Americans Sticking With Carbs

The public's fascination with low-carbohydrate diets has yet to remove the luster from pies, potatoes and other high-carb foods.

Some makers of these products watched with interest, but not deep concern, as new low-carb foods - special breads, salad dressings, cereals and candies - grabbed a lot of attention at the Food Marketing Institute's recent trade show.

People like comfort food and will keep eating cake and pie for dessert, even while watching the carbs in other parts of their diet, said Matt Hall, a Sara Lee spokesman.

"You could call it maybe mental health," said Hall, who stood near his company's display of noncarb-reduced baked goods. The attitude is, "I've worked really hard; I deserve something."

The low-carb diet trend seems to have lots of followers. In a survey last month, 12 percent of adults telephoned at random said they were on a low-carb diet while an additional 32 percent said they were making attempts to restrict their carbohydrates, said Larry Shiman of Opinion Dynamics of Cambridge, Mass.

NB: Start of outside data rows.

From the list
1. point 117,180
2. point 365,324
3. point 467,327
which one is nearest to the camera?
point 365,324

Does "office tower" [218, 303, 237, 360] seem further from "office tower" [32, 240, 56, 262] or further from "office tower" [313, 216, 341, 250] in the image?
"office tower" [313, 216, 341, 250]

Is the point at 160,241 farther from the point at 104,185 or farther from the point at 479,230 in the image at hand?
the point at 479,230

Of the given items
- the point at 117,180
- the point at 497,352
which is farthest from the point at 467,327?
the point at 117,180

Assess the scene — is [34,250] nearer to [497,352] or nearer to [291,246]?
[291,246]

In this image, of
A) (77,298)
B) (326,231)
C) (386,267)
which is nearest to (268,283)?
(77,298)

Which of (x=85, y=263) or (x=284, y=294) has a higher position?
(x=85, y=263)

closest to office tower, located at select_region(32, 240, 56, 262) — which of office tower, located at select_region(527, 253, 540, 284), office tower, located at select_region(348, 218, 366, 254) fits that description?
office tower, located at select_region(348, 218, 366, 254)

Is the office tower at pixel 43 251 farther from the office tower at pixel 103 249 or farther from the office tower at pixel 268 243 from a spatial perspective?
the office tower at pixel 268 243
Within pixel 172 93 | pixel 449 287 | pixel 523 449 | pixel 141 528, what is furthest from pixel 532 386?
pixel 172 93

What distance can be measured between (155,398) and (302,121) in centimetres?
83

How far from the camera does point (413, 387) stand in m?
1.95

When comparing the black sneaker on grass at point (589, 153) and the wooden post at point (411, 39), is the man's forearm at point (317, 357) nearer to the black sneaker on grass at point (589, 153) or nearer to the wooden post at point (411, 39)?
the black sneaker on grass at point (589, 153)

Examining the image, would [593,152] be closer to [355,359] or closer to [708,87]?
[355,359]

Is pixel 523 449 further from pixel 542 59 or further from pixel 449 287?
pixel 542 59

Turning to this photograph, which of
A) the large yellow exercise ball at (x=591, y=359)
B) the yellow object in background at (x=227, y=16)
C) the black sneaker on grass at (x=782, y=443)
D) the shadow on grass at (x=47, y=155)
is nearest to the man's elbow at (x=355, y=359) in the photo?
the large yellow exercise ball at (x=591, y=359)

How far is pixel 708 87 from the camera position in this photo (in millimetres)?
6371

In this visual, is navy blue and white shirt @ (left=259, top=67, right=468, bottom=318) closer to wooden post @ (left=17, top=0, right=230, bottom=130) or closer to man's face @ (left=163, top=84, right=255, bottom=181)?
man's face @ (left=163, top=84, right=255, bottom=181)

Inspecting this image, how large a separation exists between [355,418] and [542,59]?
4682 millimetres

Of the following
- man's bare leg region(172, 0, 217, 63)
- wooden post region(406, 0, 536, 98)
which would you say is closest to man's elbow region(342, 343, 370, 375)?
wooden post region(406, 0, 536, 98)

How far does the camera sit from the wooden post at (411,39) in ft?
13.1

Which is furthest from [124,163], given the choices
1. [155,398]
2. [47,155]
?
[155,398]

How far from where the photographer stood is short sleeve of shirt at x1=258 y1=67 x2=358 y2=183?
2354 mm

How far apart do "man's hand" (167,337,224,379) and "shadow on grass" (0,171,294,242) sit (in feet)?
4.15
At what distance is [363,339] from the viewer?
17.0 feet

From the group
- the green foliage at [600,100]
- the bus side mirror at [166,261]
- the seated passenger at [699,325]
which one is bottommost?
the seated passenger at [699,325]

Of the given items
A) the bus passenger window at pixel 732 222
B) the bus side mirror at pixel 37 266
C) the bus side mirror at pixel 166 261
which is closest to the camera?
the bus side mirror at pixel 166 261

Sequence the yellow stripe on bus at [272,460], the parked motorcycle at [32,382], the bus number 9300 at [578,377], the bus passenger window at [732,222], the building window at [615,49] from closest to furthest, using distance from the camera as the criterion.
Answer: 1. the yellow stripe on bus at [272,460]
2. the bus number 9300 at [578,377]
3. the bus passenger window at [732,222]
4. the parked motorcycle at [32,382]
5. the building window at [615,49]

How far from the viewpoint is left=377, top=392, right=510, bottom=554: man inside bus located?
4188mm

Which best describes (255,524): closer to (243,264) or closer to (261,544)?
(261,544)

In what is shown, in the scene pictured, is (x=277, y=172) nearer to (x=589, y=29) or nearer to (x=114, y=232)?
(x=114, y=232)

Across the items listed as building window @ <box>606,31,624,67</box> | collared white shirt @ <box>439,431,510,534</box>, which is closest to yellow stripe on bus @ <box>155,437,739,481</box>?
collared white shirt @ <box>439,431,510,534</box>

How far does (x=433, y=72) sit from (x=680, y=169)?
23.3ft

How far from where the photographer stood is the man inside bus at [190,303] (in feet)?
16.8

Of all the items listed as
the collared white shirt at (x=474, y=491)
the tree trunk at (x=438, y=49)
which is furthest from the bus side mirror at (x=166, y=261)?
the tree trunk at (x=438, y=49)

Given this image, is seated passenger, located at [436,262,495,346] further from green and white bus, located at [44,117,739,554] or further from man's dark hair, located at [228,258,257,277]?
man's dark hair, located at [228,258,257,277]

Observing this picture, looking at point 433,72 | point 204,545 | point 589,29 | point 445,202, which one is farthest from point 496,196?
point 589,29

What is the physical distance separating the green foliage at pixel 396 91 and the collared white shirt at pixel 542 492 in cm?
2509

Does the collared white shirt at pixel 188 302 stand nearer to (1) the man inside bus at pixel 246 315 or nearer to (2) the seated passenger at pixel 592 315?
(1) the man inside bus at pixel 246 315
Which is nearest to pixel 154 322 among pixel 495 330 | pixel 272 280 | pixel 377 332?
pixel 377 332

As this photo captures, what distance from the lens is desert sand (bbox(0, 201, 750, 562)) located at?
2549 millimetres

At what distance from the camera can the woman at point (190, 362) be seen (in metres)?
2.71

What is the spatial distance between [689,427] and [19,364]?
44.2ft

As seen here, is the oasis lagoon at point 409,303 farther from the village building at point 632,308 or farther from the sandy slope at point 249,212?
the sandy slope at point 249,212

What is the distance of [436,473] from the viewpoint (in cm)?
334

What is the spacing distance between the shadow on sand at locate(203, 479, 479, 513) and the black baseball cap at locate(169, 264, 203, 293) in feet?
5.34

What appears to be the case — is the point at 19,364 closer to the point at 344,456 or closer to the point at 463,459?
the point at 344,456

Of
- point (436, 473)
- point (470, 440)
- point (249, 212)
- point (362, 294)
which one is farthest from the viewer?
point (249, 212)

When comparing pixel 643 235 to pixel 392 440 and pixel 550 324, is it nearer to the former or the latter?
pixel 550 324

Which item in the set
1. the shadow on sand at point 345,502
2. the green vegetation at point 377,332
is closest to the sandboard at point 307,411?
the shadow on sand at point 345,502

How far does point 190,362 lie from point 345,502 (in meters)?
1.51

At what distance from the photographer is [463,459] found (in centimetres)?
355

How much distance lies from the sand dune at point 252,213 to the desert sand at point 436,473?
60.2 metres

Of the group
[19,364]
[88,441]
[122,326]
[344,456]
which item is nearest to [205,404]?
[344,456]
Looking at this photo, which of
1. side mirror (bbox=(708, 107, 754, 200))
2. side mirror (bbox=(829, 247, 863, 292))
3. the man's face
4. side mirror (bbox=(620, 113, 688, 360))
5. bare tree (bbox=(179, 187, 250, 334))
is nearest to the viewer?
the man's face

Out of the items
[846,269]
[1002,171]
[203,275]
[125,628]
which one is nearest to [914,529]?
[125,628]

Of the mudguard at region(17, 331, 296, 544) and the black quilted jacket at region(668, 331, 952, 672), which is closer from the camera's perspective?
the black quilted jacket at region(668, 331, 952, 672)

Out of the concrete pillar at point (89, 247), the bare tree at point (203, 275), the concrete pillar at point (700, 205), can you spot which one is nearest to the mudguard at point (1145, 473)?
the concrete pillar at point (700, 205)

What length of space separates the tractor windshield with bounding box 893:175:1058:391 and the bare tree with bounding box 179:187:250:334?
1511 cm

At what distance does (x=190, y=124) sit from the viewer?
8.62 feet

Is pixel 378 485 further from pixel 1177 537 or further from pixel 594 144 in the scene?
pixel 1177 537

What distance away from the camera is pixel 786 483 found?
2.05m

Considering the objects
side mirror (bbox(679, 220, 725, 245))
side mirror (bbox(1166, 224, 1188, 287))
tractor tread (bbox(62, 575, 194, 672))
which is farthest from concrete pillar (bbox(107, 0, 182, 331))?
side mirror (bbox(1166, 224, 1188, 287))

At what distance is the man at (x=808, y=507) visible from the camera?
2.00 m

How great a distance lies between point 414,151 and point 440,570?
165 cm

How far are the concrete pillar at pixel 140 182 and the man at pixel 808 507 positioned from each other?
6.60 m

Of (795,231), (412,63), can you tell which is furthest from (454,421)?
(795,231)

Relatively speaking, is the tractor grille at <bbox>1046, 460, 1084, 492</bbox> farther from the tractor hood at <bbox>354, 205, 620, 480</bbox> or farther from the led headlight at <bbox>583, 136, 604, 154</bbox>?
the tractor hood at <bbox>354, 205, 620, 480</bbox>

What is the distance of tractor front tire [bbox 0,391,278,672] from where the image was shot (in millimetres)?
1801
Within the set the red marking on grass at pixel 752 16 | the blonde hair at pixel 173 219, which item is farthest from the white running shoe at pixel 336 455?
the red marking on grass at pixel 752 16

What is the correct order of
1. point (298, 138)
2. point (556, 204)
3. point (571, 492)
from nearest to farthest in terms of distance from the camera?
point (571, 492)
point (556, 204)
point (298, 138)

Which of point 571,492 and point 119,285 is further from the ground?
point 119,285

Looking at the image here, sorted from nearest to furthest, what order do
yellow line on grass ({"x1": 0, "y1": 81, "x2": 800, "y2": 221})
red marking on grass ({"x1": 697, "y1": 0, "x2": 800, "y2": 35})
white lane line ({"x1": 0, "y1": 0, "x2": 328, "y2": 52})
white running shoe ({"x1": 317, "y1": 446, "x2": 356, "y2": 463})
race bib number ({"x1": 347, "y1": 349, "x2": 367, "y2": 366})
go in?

Shiman presented his firm's data at a conference in Washington that was organized by LowCarbiz, a trade publication.

Low-carb foods are a small fraction of the overall market, and promoters of higher-carb products expect their sales to be strong.

Sara Lee's noncarb-reduced products are getting a piece of the pie.

Some new offerings have seen double-digit increases in sales and buyers include people who are watching their carbs, Hall said. Unless low-carb shoppers are sticking to a strict diet, "they are not divorcing themselves from indulgent products," he said.

Sales of other high-carb staples also are growing.

Shoppers bought about 4.6 billion pounds of potatoes in 2003, 2.6 percent more than 2002, said Tim O'Connor, president and chief executive officer of the U.S. Potato Board, a Denver-based association of growers and handlers.

All is not good for potatoes, however. French fry sales have been soft, reflecting a consumer aversion to fats as well as carbohydrates. But they, too, are beginning to recover, O'Conner said.

In the 1990s, food companies saw opportunity in low-fat diets and saturated the market with new low-fat or no-fat products. People who ate them often were not paying a lot of attention to calories.

"The problem is, consumers don't want to eat less calories, they just want to eat different foods that somehow magically they will lose weight on," said Frank Muir, president and chief executive officer of the Idaho Potato Commission, a state agency that promotes the crop.

Low-carb fans might find low-fat history repeating itself, Muir said.

"All the manufacturers, they are launching all these new food products," he said. "What that's telling you is, people are going to eat a whole lot of calories again."

The history of the low-fat diet also indicates that if people sour on low carbs, piemakers and fry cooks will still find some people shying from their products, Shiman said.

"Even though the idea of a low-fat diet is not nearly as in vogue as it once was, low-fat is part of our consciousness," he said. "I think something similar might happen with the low-carb diet."

Demand for new low-carb foods is still strong, with no other big diet trend on the horizon, said Gus Valen, chief executive officer of The Valen Group, a Cincinnati-based marketing consultant firm.